Mon enfant souffre également de préjugés à son encontre. Dans les cours de récrées, se faire traiter d’autiste est une insulte courante aujourd’hui, qui a remplacé celle de "mongole".  C’est d’ailleurs arrivé à mon fils récemment, ce qui l’a beaucoup blessé. Certains professeurs sont aussi très maladroits.

- Où votre fils en est-il aujourd’hui ?

Enfant, mon fils a été diagnostiqué comme un "autiste sévère non verbal", une étiquette sous-entendant qu’il ne ferait jamais rien. Aujourd’hui, il est en troisième dans un collège ordinaire, avec 14 de moyenne générale. Il a toujours été dans des écoles non spécialisées, je me suis beaucoup battue pour ça : j’ai même été son AVS (Auxiliaire de vie scolaire) pendant deux ans et demi.

Mon fils a progressé sur beaucoup de choses, mais il reste autiste et le sera toujours. Au niveau de son langage par exemple, une certaine rigidité persiste, et les mots qu’il emploie sont parfois trop compliqués. Il souffre aussi de tocs liés à l’hygiène, qui ont empiré avec la Covid-19. Par peur des microbes, il peut se laver les mains pendant plus de 10 minutes.

Avec l’adolescence, il prend aussi conscience du regard des autres. Il se plaint régulièrement d’être rejeté, et de ne pas avoir assez d’amis. Ce n’est pas facile pour lui.

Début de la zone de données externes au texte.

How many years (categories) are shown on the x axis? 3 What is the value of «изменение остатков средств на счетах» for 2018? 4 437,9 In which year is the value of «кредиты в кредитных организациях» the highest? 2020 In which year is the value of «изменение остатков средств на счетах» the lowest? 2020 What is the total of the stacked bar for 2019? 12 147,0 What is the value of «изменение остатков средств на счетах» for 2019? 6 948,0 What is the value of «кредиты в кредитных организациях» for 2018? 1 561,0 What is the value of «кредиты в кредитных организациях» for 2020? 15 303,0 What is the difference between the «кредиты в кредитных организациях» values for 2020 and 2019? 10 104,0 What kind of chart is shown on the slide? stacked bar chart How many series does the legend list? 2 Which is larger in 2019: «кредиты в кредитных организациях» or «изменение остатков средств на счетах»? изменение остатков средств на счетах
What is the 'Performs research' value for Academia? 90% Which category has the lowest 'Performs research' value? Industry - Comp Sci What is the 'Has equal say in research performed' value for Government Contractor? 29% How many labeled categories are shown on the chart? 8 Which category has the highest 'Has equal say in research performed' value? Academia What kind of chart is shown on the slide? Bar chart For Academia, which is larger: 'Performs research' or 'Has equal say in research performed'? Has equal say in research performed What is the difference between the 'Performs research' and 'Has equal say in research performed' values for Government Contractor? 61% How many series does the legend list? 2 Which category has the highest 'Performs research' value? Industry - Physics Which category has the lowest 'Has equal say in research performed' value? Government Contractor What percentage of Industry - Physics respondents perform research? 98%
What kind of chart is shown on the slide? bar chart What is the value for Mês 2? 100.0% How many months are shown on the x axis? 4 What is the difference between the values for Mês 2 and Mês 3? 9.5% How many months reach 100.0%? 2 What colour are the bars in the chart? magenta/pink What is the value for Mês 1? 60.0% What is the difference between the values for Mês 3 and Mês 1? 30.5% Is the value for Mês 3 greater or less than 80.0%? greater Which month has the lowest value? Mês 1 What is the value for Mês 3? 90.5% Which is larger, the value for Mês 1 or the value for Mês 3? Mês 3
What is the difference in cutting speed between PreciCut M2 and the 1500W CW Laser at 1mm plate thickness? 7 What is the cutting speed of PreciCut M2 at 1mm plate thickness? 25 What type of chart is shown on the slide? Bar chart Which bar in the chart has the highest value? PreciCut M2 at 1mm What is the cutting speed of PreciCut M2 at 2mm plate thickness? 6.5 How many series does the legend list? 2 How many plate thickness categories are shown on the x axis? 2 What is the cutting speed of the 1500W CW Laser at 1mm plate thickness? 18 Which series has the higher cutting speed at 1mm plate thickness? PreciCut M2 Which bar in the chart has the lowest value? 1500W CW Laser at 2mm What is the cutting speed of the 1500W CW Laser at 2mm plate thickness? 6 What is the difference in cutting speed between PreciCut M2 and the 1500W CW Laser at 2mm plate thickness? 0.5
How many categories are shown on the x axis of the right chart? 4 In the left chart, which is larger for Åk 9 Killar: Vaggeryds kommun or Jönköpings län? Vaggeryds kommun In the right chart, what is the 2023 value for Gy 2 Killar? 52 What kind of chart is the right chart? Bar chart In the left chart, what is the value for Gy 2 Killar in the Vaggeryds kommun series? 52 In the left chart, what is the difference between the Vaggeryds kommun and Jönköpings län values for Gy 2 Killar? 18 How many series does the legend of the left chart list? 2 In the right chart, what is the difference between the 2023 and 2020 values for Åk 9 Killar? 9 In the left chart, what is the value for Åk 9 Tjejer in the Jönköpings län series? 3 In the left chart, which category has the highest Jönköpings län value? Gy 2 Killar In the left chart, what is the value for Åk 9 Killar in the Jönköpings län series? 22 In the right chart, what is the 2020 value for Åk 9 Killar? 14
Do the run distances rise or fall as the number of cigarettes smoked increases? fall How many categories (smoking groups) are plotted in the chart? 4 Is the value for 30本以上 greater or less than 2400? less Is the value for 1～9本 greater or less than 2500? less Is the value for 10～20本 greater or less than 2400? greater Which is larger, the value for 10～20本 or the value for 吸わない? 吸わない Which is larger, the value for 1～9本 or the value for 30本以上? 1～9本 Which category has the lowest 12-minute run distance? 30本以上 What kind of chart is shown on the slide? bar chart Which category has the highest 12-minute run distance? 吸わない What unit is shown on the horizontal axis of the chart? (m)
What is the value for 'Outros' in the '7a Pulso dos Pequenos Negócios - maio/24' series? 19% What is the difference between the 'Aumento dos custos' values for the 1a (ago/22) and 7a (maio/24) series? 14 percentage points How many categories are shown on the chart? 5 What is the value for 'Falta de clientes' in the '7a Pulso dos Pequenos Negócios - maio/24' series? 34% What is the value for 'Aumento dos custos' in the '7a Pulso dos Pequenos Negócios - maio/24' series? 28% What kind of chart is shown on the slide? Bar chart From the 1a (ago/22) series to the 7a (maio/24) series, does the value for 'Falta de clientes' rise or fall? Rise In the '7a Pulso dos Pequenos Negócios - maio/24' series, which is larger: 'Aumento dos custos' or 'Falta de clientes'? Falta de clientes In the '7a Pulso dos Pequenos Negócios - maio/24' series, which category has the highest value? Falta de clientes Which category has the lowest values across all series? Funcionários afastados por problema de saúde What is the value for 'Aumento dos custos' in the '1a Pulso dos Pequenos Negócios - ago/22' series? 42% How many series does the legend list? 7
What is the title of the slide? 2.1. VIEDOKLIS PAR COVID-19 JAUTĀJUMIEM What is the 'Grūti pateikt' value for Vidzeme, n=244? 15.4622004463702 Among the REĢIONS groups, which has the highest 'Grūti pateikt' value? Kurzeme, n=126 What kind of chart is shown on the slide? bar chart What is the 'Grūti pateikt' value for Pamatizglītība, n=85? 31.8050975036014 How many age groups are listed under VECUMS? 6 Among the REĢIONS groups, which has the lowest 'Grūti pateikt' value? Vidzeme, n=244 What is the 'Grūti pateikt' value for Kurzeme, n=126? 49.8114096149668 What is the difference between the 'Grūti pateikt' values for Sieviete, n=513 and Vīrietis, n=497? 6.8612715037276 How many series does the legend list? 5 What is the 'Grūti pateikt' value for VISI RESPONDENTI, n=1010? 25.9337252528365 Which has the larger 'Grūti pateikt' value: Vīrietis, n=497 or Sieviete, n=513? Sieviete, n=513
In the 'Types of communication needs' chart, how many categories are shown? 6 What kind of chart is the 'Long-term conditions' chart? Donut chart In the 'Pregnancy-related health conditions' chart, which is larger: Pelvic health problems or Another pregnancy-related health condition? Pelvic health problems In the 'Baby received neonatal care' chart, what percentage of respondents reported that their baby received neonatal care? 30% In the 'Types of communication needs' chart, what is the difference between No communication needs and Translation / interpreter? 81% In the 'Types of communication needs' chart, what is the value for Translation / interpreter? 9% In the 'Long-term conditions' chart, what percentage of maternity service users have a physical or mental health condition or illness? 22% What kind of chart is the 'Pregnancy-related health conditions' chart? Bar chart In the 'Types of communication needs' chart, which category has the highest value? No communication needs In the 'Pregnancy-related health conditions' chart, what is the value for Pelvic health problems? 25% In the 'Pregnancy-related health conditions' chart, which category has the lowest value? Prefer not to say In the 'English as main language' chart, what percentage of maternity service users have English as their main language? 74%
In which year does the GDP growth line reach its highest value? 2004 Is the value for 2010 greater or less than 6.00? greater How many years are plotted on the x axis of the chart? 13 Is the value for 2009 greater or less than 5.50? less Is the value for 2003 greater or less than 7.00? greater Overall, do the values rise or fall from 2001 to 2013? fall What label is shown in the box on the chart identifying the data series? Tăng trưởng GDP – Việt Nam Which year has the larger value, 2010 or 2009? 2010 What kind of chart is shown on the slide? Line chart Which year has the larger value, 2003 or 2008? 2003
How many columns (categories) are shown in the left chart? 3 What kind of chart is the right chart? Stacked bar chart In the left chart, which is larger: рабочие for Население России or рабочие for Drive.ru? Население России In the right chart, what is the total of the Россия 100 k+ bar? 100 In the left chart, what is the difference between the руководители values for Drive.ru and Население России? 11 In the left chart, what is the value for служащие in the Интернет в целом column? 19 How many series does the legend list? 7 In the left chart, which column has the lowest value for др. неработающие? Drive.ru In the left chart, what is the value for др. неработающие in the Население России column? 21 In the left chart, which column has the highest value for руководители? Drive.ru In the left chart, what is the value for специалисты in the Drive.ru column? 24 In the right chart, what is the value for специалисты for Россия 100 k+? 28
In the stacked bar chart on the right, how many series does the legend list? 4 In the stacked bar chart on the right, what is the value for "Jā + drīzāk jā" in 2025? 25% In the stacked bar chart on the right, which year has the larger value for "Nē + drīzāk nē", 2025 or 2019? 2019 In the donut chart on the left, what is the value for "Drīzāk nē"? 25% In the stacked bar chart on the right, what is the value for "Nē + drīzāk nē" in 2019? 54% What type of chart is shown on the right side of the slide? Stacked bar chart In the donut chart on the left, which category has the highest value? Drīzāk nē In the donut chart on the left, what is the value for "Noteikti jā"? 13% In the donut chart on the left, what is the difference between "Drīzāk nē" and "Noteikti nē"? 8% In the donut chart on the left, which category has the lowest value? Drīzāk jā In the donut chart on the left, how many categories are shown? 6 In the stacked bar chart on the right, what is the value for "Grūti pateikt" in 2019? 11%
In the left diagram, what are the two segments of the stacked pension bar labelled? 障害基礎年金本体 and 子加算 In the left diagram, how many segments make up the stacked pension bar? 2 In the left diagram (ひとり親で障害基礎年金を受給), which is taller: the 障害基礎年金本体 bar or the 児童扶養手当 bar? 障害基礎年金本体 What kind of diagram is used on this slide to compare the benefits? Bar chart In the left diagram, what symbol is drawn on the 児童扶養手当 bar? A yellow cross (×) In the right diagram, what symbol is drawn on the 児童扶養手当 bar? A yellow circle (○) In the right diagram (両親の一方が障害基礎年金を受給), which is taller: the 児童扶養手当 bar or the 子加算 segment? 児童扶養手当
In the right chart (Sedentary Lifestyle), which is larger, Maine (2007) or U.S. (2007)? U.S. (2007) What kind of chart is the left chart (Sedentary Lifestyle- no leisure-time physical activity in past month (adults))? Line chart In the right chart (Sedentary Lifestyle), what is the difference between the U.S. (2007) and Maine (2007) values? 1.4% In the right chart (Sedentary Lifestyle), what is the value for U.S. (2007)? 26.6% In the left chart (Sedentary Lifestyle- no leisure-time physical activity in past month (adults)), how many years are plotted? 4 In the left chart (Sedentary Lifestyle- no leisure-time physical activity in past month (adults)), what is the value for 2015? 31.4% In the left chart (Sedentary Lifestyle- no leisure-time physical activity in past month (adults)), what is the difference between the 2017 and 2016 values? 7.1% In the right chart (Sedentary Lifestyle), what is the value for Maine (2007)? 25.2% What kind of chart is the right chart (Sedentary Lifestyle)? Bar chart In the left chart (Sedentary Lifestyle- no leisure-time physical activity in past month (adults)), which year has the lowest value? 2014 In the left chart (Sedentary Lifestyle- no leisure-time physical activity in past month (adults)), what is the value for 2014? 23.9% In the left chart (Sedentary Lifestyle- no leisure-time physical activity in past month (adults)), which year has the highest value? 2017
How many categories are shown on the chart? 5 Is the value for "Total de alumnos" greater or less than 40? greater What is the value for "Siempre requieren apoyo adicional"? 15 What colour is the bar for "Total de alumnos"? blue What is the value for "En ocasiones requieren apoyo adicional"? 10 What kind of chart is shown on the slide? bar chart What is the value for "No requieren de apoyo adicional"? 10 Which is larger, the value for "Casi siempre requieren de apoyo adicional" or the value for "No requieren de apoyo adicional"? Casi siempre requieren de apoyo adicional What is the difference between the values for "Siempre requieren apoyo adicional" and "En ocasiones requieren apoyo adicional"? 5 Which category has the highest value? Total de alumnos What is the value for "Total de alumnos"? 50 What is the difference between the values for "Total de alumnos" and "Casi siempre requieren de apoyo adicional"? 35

- Comment voit-il son avenir ?

Mon fils veut aller au lycée, mais l’éducation nationale souhaite clairement s’en débarrasser, sous prétexte qu’il n’aura pas d’AVS l’année prochaine. On m’a suggéré de l’envoyer dans une école hôtelière, ou de l’orienter vers le privé. Pourtant, mon fils va déjà à l’école tout seul aujourd’hui, et a de bons résultats. C’est une injustice insupportable. Face à ce mur, on envisage de déménager pour trouver une solution…

- Y a-t-il selon vous des choses à améliorer pour les personnes autistes en France ?

Trois choses me paraissent importantes :
-       D’abord, pouvoir prendre en charge les enfants autistes directement, avec des médecins spécialistes, qui sont encore beaucoup trop peu nombreux.
-       Ensuite, aider davantage financièrement les parents d’enfants autistes. Seule l’orthophonie est aujourd’hui prise en charge par la Sécurité sociale. Tout le reste des soins (psychologiques, psychomoteurs…) sont à la charge des parents, et sont très onéreux. Avec mon conjoint, nous ne pouvons plus les payer.
-       Enfin, il faut plus d’AVS. Pour cela, il est nécessaire d’améliorer leurs conditions de travail déplorables. Ce n’est pas aux professeurs de compenser ce manque.